[Set task] Update the material from the line containing "Of the presented options" down to the line containing "883 millimetres", both included, by replacing "polo shirt" with "collared shirt" and leaving everything else unchanged. Give back only those lines.
>> BEGIN
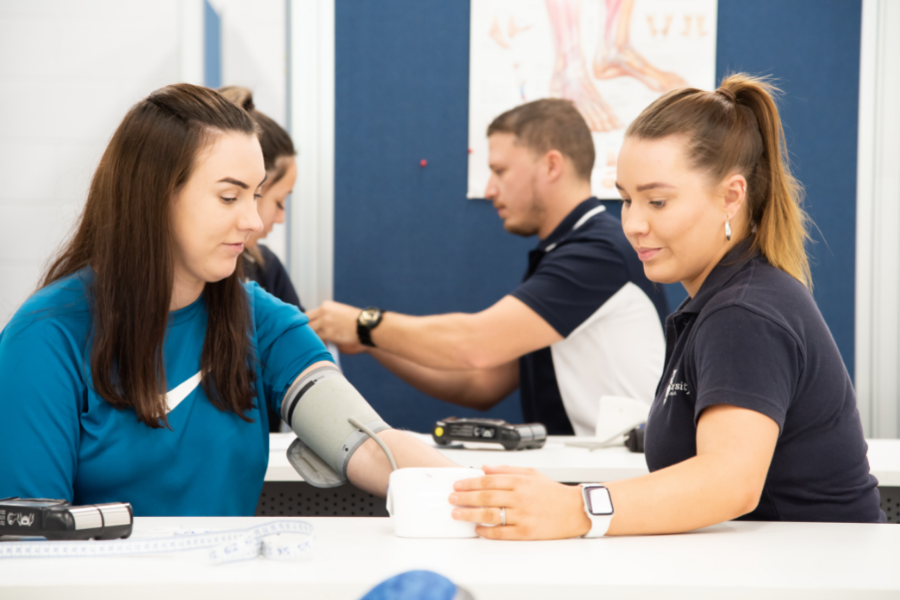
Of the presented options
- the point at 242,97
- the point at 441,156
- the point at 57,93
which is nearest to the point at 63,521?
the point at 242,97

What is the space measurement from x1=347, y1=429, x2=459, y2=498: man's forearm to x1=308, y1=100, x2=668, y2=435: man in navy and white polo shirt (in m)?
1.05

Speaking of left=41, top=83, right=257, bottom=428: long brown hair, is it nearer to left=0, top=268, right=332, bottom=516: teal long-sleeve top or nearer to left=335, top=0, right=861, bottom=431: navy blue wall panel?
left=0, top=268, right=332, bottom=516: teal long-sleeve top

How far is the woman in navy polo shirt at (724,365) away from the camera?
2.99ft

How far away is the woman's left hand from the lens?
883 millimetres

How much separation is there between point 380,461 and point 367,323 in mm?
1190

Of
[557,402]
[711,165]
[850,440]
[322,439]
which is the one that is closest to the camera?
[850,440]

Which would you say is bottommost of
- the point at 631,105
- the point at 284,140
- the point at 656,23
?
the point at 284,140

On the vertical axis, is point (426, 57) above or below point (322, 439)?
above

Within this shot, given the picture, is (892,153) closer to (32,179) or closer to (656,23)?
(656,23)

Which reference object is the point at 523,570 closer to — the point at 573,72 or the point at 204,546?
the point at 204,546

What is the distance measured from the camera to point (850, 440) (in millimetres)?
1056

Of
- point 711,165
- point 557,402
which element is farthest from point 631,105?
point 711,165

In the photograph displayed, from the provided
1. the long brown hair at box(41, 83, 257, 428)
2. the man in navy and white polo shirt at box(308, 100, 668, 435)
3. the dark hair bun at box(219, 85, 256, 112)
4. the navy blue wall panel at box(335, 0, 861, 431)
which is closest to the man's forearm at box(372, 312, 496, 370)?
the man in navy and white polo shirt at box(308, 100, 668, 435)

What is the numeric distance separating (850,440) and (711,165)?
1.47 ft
>> END
>> BEGIN
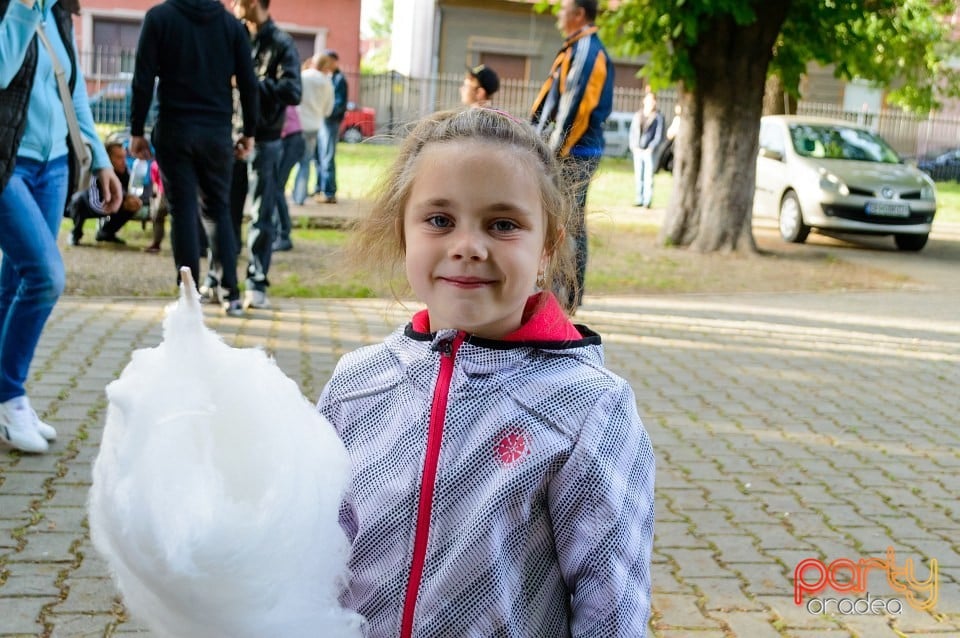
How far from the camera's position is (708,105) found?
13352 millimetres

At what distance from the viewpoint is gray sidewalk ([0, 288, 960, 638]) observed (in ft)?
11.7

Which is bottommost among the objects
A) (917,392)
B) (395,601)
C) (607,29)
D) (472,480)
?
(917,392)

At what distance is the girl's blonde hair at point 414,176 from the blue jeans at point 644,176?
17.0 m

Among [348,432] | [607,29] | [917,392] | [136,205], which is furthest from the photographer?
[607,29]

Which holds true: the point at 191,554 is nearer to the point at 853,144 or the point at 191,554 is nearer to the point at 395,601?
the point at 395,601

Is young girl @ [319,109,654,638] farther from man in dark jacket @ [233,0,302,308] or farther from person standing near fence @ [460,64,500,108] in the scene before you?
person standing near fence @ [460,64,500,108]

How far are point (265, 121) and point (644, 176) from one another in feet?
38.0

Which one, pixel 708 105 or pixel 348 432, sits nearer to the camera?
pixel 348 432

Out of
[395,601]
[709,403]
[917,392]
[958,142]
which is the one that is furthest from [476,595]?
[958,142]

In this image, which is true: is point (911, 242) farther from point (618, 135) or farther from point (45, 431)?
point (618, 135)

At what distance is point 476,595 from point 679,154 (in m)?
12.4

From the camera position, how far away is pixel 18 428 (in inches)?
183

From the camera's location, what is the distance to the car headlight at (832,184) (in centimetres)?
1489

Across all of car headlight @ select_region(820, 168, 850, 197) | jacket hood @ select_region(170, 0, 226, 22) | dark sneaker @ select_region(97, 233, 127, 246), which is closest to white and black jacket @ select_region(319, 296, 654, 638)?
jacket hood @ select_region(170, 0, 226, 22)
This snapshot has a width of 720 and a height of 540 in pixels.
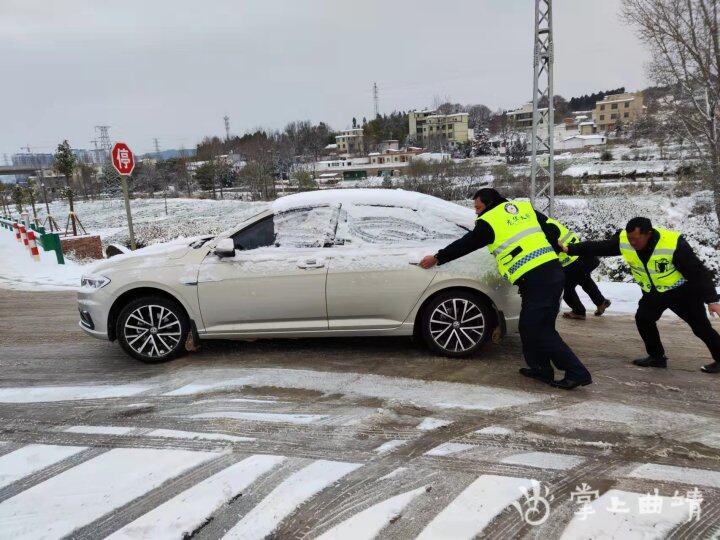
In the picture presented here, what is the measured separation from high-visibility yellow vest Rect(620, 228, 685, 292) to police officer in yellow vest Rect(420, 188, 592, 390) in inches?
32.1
>> END
>> BEGIN
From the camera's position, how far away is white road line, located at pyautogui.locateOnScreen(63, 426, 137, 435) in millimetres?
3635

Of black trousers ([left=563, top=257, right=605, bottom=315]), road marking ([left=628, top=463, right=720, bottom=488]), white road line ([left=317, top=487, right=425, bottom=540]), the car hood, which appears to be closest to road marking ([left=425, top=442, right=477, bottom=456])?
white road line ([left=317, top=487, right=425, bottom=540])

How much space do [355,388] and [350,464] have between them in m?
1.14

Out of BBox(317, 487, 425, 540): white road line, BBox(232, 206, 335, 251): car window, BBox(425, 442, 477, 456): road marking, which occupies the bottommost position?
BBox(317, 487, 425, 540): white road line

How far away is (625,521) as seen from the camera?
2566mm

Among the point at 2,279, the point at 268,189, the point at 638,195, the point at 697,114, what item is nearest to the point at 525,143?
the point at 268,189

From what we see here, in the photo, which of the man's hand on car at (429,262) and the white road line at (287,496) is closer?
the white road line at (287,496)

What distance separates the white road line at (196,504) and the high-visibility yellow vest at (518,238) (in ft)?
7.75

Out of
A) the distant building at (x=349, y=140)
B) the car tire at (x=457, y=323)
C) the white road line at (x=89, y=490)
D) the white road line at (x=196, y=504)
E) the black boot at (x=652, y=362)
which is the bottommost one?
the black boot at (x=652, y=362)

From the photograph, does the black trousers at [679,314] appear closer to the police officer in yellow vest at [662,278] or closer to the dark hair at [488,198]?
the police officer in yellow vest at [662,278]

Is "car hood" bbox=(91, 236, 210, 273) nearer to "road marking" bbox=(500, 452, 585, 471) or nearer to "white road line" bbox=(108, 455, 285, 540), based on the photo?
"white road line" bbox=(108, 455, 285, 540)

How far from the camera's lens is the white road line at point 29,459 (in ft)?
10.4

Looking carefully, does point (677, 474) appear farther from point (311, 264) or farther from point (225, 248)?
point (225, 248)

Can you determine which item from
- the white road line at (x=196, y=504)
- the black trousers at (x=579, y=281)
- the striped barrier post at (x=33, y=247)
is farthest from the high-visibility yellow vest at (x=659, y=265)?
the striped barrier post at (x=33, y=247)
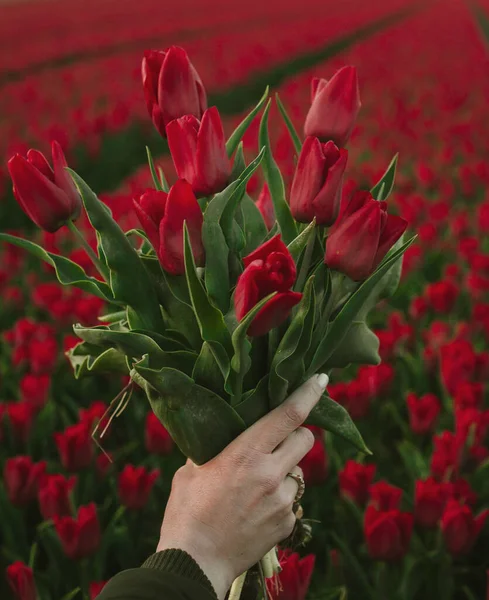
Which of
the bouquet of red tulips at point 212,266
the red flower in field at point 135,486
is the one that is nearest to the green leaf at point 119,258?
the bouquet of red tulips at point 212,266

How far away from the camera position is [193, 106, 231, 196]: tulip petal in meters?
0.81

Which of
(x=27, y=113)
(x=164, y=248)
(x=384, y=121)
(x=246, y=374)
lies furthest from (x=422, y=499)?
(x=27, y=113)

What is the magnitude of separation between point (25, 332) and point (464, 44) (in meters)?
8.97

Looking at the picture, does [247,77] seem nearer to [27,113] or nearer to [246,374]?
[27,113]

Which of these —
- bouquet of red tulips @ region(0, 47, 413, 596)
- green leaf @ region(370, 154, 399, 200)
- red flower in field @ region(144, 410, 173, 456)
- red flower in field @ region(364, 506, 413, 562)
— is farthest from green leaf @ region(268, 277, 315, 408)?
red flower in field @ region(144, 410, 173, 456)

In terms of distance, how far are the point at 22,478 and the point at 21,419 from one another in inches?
>> END
[Task solution]
Of the presented options
- the point at 242,97
- the point at 441,156
- the point at 57,93
which is nearest to the point at 63,521?
the point at 242,97

What is the space measurement from x1=347, y1=429, x2=459, y2=498: man's forearm to x1=308, y1=100, x2=668, y2=435: man in navy and white collared shirt (in m)?
1.05

Speaking of left=41, top=83, right=257, bottom=428: long brown hair, is it nearer to left=0, top=268, right=332, bottom=516: teal long-sleeve top or nearer to left=335, top=0, right=861, bottom=431: navy blue wall panel?
left=0, top=268, right=332, bottom=516: teal long-sleeve top

How far is the woman in navy collared shirt at (724,365) away from the camera?
2.99ft

How far away is the woman's left hand from the lens?
883 millimetres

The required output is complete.